It’s 1956 and junior geologist Mark Hunter is looking for drilling money. His landman roommate, Dave invites him to lunch with business associates at the Palliser Hotel. “The Paralyzer,” as Dave calls it, is one of the hubs of the city’s nascent oil business – a place thick with Texan accents. “If a brass band came in here and struck up the Star Spangled Banner,” Dave says, “I’d be the only one who wouldn’t have to stand up.” Before the men head into the Rimrock Room for lunch, they linger in the lobby with their host, a Louisiana oilman. Louis LaPierre is happy to show his young Canadian colleagues “the ropes.” As they watch “the parade of oilmen” walk through the hotel’s revolving doors, LaPierre alerts them to Jesse Johnson and one of his signature techniques.

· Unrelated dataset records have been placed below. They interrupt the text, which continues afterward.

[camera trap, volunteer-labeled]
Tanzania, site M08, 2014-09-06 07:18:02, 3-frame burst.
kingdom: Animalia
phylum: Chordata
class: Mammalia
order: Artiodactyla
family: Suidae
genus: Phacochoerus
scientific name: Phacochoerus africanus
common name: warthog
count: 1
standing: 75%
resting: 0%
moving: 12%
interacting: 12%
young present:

“Place is filling up nicely,” he murmured. “Time for ol’ Jesse to go into his act.” He had barely finished speaking when a bellboy walked through the lobby, singing out, “Call for Mr. Johnson. Call for Mr. Johnson.”

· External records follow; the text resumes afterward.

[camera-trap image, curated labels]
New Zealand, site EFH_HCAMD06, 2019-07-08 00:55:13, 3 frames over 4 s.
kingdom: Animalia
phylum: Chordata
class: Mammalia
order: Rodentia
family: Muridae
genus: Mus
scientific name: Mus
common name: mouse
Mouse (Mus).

“Over here, boy.” A tall man with a senatorial head of silver hair rose impressively to his feet. The bellboy told him he could take the call at one of the public phones near the lobby entrance.
“Jesse Johnson at your service,” he boomed into the mouthpiece in a voice that could be heard throughout the lobby. “An oil well, you say? What was the name of that company again? Silver Star Petroleums? Hang on a minute while I write that down – Silver Star Petroleums. Got it. How many barrels a day? Say, that’s great. I’m much obliged to you, sir. I truly am. That’s very encouraging news.”

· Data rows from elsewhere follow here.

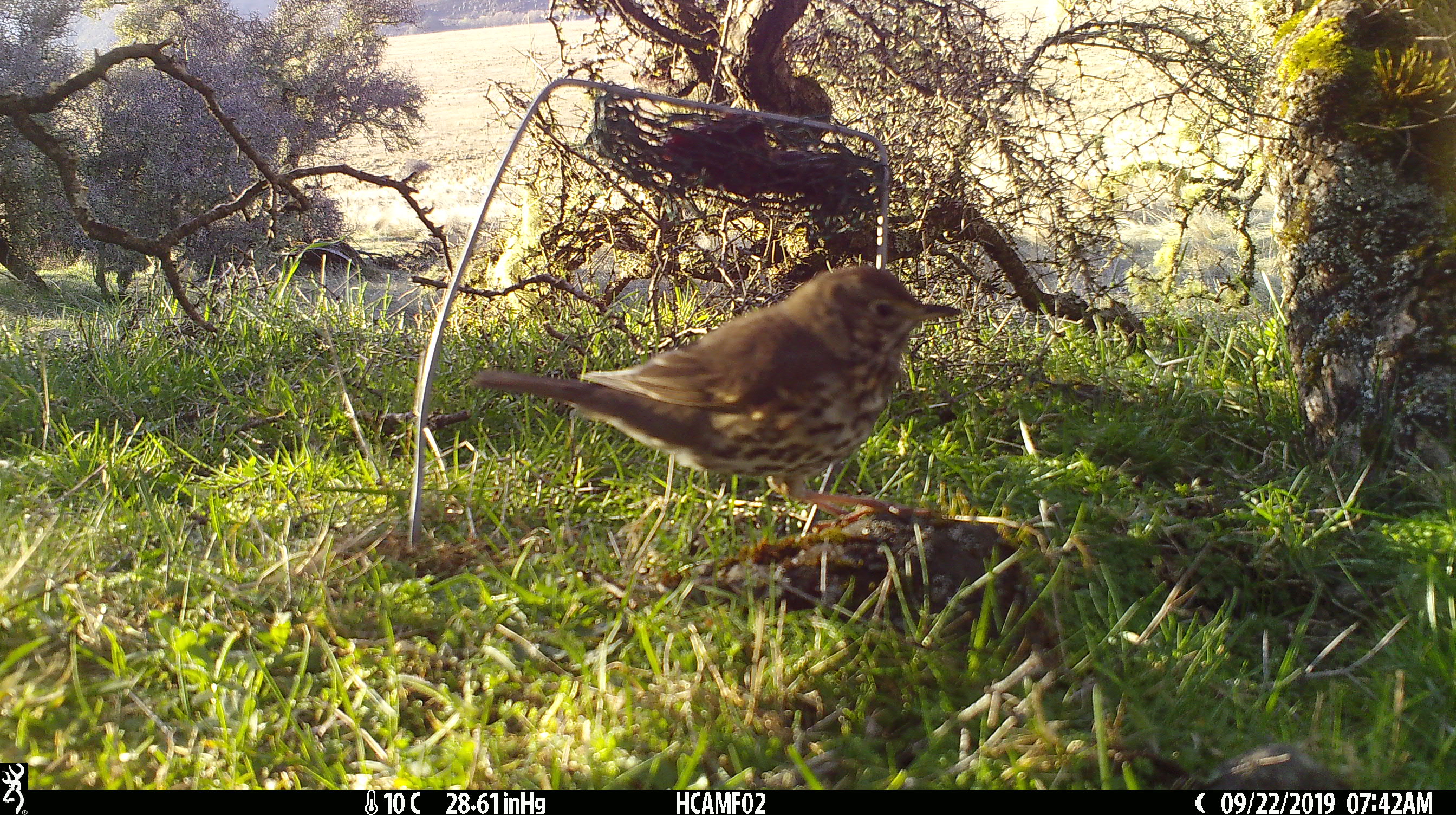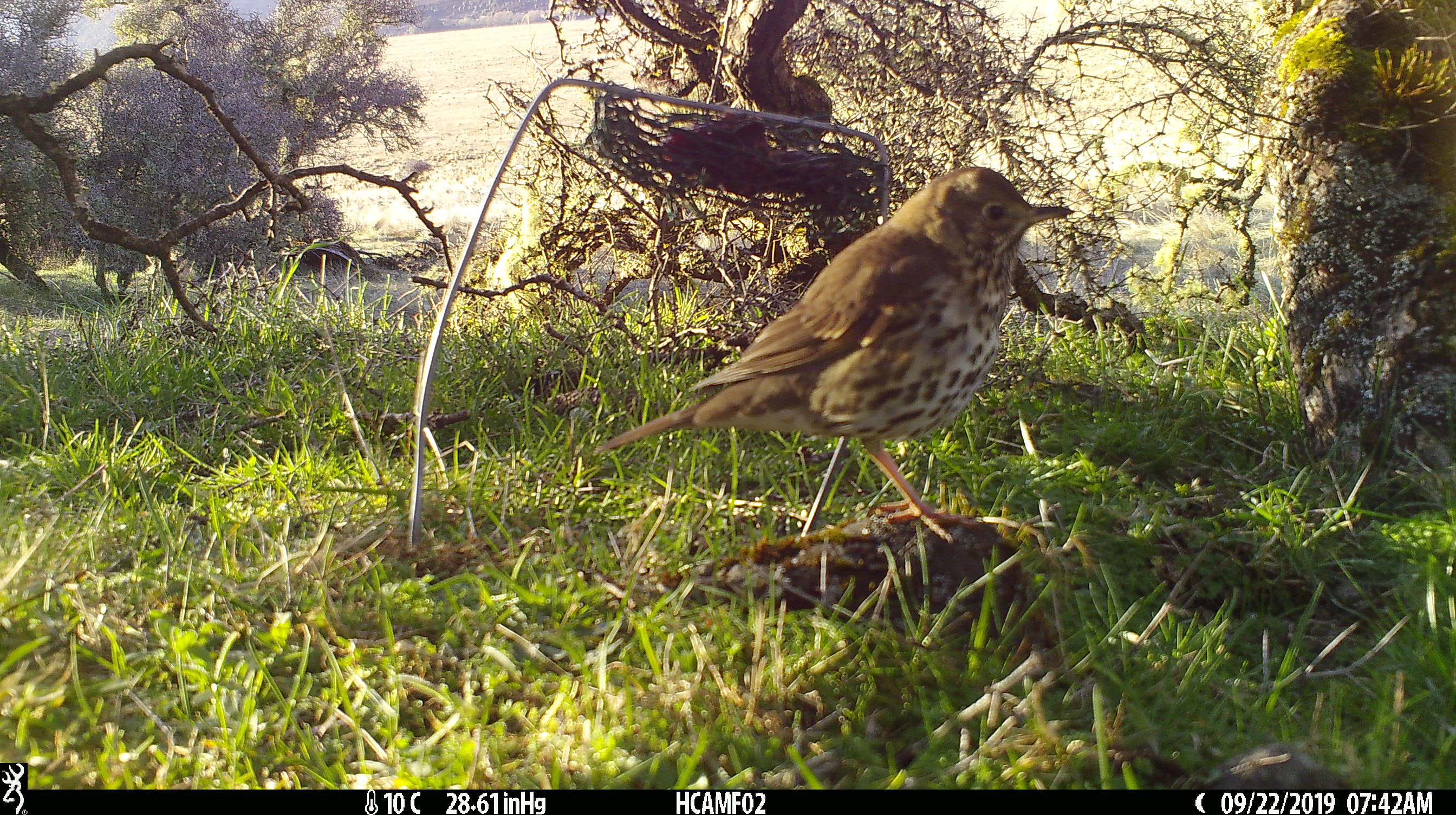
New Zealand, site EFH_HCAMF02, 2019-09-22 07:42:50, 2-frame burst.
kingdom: Animalia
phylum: Chordata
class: Aves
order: Passeriformes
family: Turdidae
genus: Turdus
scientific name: Turdus philomelos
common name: song thrush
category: thrush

While the two old pros exchanged knowing smiles, several businessmen sidled across to the pay phones and began to dial. Brewster winked at Mark. “They’re calling their brokers. That should be good for a couple of points before the market closes. Like the man says, there’s one born every minute. Thank the good Lord,” he added with a pious glance heavenward.
“I’ve never heard of this Silver Star company,” said Mark. “Do you know anything about it”
“Only that Jesse will be long on its stock.”
“Oh? That’s how it works, eh? Still, it sounded like a pretty exciting well.”
“You called that one right, boy. It sounded like a good well. It’s probably as dry as a popcorn fart.”